Blue Skies Ahead for Utility Computing?
Last month, IBM unveiled its latest utility computing plans to an audience
in Shanghai, China, and captured the attention of the entire IT industry. The
company's "Blue
Cloud" portfolio promises to enable enterprises to tap into IBM's data
center capabilities via the Internet to satisfy their application and computing
needs.
Anyone with a memory of over five years will recall that IBM made similar promises
around 2002 that it has yet to fulfill. Will IBM be true to its word this time
around?
Back in 2002, IBM was pioneering concepts like autonomous and on-demand computing
and promoting Linux operating systems and Software-as-Service (IBM's version
of SaaS) in an effort to demonstrate to its customers that it understood the
changing nature of their business requirements.

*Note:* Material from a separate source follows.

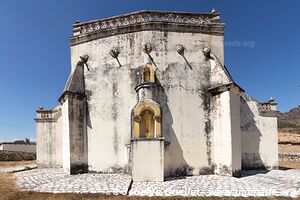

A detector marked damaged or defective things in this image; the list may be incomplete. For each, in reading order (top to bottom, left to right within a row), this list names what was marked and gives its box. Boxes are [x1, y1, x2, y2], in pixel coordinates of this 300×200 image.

Some of these ideas were in line with the initial hypothesis of Nicholas Carr's
writings that IT didn't matter because companies could increasingly leverage
commoditized computing power rather than build and maintain their own in-house
operations.
Yet, IBM drifted away from these ideas in favor of appealing to a future generation
of potential corporate workers with its Second Life initiative. Ironically,
just as IBM was abandoning its thought-leadership position in the utility computing
world to pursue avatars in Cyberspace, a widening assortment of new players
were ready to pick up the on-demand banner to make it a reality.
The consumer world became flooded with on-demand alternatives ranging from
Apple iTunes to YouTube videos, with Amazon and eBay in between. Google moved
beyond its popular search solution to create a new world of widgets and ready-to-use
apps that could satisfy the simple needs of casual users.
I've written on numerous occasions in this space about Salesforce.com's success
in giving corporate customers the on-demand applications they were seeking to
meet their corporate needs as well.
These offerings served as a proof point and stepping stone for many companies
who were ready to 'out-task' the burdens of hardware and software deployment
and support to a viable vendor so they could reap the benefits of their on-demand
system and application capabilities.